Filesystem access tracing

There are also builders that trace actions' file system accesses. Diagnostics for stale or missing outputs look like:

Not all outputs of //your:label were written or touched, which can cause subsequent
build invocations to re-execute actions due to a missing file or old timestamp.

Required writes:
...

Missing outputs:
...

Stale outputs:
...

Diagnostics for unallowed writes to inputs look like:

Unexpected file accesses building //your/target:label, following the order they are accessed:
(FileAccessType.WRITE /path/to/input-that-should-not-be-touched.txt)

Compared to the Ninja no-op check, this check is done on every individual action and diagnoses one of the many causes of convergence issues immediately as the action happens, rather than later through a full fx build command. This approach can catch some issues that would otherwise be hard to reproduce due to race conditions.

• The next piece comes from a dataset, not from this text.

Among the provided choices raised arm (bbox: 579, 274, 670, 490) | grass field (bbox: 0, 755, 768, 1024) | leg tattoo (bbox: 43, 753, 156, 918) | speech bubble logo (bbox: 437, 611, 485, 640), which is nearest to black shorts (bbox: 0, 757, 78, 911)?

Troubleshooting traced action failures

To locally enable action tracing, do one of the following:

  • Run fx set ... --args=build_should_trace_actions=true
  • Run fx args, add build_should_trace_actions=true in the editor, save-and-exit

and then fx build //your/failing:target.

Examine the files in the message in the context of the action's script or command, and see if they fall in one of the categories of common issues.